Sub-Nyquist Tensor Beamformer: A Coprimality Constrained Design

Adaptive beamforming using sparse arrays can alleviate system burden with a sub-Nyquist sampling rate while achieving high resolution. To process multi-dimensional signals without losing structural information, tensor models can be incorporated in the beamformer design. Unfortunately, existing tensor beamformers are only suitable for uniform arrays and cannot handle ambiguous sidelobes caused by sparse sensor deployment. In this article, we propose a sub-Nyquist tensor beamformer based on a coprimality constraint. Specifically, the signals received by the sparse subarrays of a coprime planar array are modeled as two sub-Nyquist tensors.
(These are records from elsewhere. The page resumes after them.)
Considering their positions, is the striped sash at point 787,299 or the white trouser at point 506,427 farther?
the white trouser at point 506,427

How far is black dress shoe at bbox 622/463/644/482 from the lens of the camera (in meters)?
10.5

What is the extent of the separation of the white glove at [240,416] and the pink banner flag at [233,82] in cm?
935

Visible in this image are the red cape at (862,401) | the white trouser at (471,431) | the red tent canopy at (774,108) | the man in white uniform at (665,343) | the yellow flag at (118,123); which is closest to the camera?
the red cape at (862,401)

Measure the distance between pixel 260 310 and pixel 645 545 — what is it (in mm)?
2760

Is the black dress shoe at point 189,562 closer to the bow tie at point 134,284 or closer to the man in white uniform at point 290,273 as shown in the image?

To enhance the desired component of the sub-Nyquist tensor signals, we formulate a pair of tensor beamformer weights and investigate the principle of tensorial signal filtering. A coprimality-based combined distortionless response constraint is then imposed to jointly optimize the tensor beamformer weights, which eliminates spatial aliasing. Moreover, to solve the joint coprime tensor beamformer weights optimization problem with non-convex tensor-based objective and constraint, we decompose it into interconnected bidirectional sub-beamformer optimization problems, which are further relaxed to ensure the convexity. The relaxed problems are solved by an alternating minimization approach with global convergence. Simulation results demonstrate the superiority of the proposed sub-Nyquist tensor beamformer over conventional beamformers in terms of mainlobe enhancement and sidelobe attenuation.